Four decades after its foundation, the Aga Khan Award stays faithful to its original mission, as the most eminent architectural award of the Muslim world. Nonetheless, the winners selection of its best editions proves able to point out topics and suggest strategies of global relevance.
This is the case, for instance, with this year’s six ex aequo winners, which are as many quality experimentations revolving around three crucial themes of today’s architecture: reclaiming public space as a place for previously banished uses and activities; protecting the most fragile built heritage and including it within the functioning of the contemporary city; redefining a virtuous, mutually respectful relationship with the natural environment and its agents.

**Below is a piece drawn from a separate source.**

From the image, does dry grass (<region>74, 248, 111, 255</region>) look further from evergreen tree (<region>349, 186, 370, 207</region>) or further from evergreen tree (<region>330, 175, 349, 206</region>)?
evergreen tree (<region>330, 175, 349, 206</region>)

328 public spaces in the Republic of Tartastan, redesigned and secured against the pressure of private speculation, are today praised as a reference all over the Russian Federation. In Bahrain, a constellation of punctual interventions on the voids and the solids, the squares and the buildings of the Muharraq Island, consolidate and reactivate its historical fabric, which is today part of the Unesco World Heritage. Not too far, in the United Arab Emirates, the Wasit Wetland Center is a treasured oasis of biodiversity, also welcoming external public, standing on a previously neglected wasteland.
Birzeit Palestinian Museum stresses through its shapes the texture of the surrounding agriculture terraces, in danger of disappearing. To conclude, while the Arcadia Education Project, in Bangladesh, is an elevated stilt safe from the frequent flooding, the Alioune Diop University Teaching and Research Unit, in Senegal, relies on its elegant lattice shell to screen the hot desert sun.
Once again, by focusing on other places than the traditional hotspots of contemporary architecture, the Aga Khan Award stands out as an overview which can enrich its audience’s imageries of “refreshing”, non-obvious and valuable references.